→ SELECTED TEXT:
The Digital Shelf Requires Digital Packaging
The following is the third in a three-part series from Edge by Ascential on e-commerce packaging optimization and the challenges and opportunities of translating packaging strategies to the digital shelf. The first part examined Amazon’s frustration-free packaging requirements and the second the need to reconsider pack sizes for the digital shelf.
“We already have a database of product images. Let’s just use those and copy the text from the back of the package for the product descriptions.”
This argument was heard in the halls of brand marketers 15 years ago, but it also was used somewhere last week and is sure to be repeated again tomorrow. It seems perfectly logical: If packaging designs and strategies work in brick-and-mortar retail, why not online as well? But shopping the digital shelf is vastly different from shopping the physical store. We need to challenge our assumptions about how traditional packaging works and create new solutions specific to the online channel.

→ PROBLEMS TO WORK ON:
(1) In the article on digital packaging, substitute "product marketers" for "brand marketers" and write out everything from "This argument was" down to "the online channel.".
(2) Pick up the article on digital packaging after its last sentence and continue it.
The stored items that come next are separate material, not part of the article on digital packaging.

Stored items:

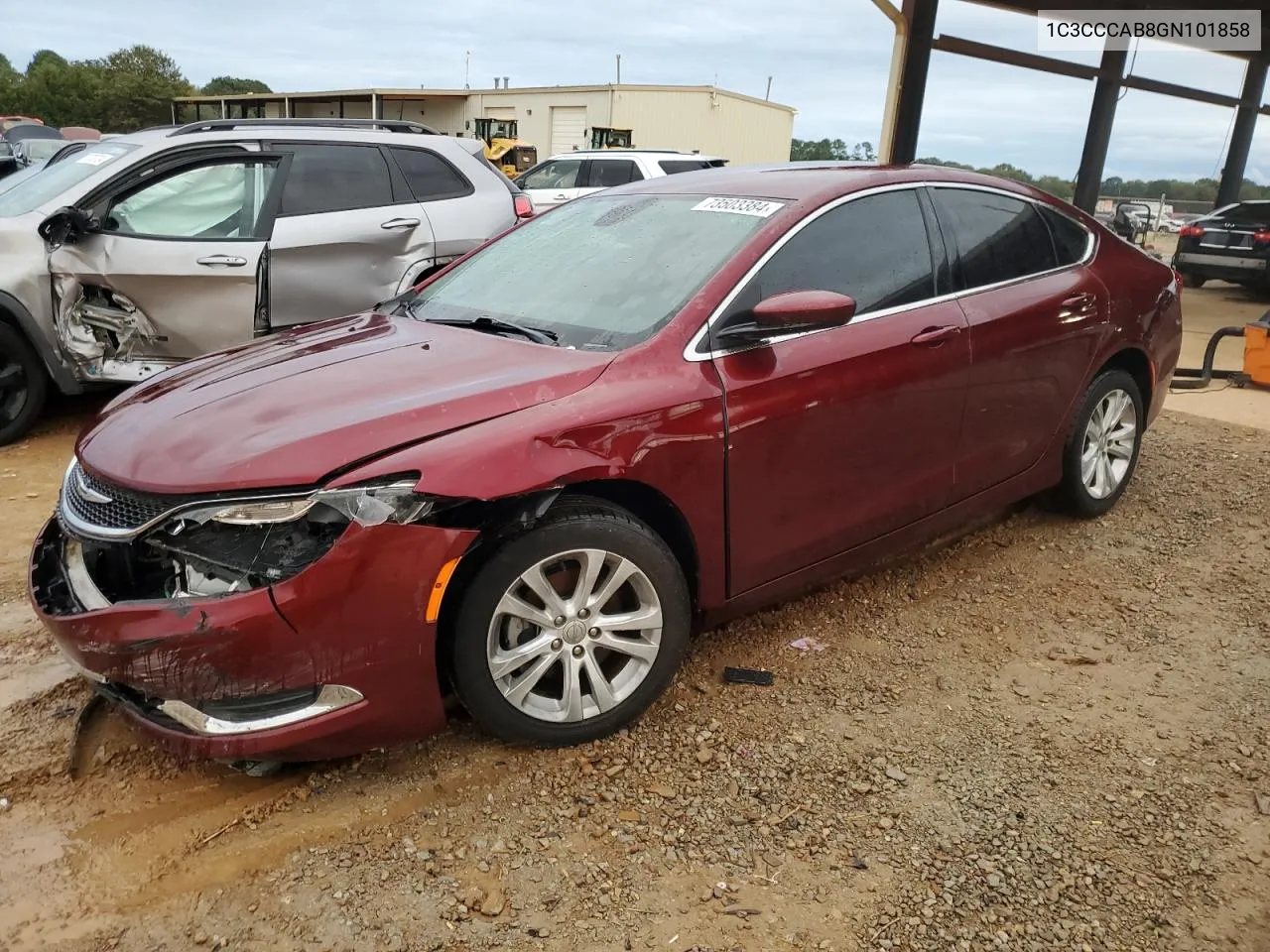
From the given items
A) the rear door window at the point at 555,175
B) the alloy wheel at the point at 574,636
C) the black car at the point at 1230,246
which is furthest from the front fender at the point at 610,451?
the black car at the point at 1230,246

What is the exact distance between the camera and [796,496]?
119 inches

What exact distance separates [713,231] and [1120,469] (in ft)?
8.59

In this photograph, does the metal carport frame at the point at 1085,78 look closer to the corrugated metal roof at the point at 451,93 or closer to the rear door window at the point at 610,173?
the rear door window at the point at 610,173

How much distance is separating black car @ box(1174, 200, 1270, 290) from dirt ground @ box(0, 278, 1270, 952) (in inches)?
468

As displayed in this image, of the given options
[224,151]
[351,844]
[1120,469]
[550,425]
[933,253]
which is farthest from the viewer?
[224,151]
* * *
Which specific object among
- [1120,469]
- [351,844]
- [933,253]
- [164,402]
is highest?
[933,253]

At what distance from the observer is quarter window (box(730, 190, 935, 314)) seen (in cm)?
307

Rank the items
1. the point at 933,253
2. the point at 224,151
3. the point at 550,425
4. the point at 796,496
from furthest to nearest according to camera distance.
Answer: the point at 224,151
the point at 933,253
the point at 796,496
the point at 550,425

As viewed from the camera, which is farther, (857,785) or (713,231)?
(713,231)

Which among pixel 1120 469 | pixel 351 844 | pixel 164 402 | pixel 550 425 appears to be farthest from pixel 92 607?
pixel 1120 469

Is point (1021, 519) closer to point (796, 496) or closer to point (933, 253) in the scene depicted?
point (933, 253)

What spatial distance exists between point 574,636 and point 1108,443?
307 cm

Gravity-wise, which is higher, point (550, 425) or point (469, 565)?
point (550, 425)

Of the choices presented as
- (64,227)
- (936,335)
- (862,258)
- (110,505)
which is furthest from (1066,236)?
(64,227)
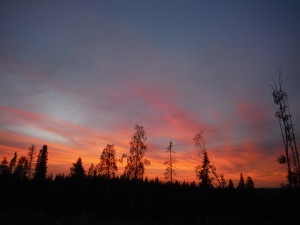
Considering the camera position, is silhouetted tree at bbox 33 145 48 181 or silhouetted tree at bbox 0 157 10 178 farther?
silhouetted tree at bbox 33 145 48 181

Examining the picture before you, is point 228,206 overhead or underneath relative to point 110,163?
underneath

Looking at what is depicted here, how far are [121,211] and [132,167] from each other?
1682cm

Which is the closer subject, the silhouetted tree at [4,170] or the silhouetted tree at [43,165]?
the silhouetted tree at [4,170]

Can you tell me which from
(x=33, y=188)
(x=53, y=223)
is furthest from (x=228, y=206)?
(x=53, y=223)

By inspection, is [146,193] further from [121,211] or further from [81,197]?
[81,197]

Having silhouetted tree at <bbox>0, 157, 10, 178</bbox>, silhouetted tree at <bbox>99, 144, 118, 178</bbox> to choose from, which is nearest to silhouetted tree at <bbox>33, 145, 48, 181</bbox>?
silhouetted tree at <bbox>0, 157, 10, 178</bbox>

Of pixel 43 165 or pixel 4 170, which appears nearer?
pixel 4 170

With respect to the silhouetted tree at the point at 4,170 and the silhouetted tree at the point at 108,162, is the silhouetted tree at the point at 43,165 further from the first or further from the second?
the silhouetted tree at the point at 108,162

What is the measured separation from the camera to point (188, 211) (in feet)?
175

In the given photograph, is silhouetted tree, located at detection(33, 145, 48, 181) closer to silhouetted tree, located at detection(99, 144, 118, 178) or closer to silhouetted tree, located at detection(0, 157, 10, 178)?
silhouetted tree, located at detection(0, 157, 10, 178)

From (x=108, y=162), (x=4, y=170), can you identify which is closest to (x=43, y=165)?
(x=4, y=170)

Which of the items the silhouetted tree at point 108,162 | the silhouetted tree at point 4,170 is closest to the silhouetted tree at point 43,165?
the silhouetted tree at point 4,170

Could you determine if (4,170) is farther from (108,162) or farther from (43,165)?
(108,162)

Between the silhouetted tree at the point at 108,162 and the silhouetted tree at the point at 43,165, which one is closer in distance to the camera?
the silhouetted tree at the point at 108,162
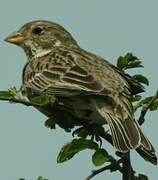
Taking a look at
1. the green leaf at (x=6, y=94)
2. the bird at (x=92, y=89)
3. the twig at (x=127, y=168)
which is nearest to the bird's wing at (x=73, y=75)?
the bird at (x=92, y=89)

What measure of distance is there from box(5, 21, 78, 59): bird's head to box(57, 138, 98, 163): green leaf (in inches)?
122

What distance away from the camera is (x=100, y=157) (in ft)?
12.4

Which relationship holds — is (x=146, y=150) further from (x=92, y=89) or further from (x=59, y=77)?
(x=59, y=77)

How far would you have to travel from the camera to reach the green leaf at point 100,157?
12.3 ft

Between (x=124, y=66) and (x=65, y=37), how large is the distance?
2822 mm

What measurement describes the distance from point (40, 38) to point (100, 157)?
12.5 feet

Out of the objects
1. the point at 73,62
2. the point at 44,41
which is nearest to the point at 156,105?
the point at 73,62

→ ANSWERS:
(1)
This argument was heard in the halls of product marketers 15 years ago, but it also was used somewhere last week and is sure to be repeated again tomorrow. It seems perfectly logical: If packaging designs and strategies work in brick-and-mortar retail, why not online as well? But shopping the digital shelf is vastly different from shopping the physical store. We need to challenge our assumptions about how traditional packaging works and create new solutions specific to the online channel.

(2)
Packaging vs. the Product Detail Page
When most brands think about selling their products online, they think about the content they need for the product detail page (PDP). Amazon, Walmart.com, and other e-commerce platforms each have their own version of a PDP, and brands just need to fill in the blanks of an item set-up form: an image, some bullet points, a product description and some technical details. Since these are already on the package, the easiest thing to do is simply copy everything from there. Job done, right?
Perhaps, but that won’t drive success.
Consider the last time you went shopping for something new; perhaps you wanted to try a new type of shampoo or were considering what cold medicine to buy. As you approached the shelf, logos, colors and shapes started catching your eye. As you drew closer, you picked up a product and probably began studying the front, back and sides of the package.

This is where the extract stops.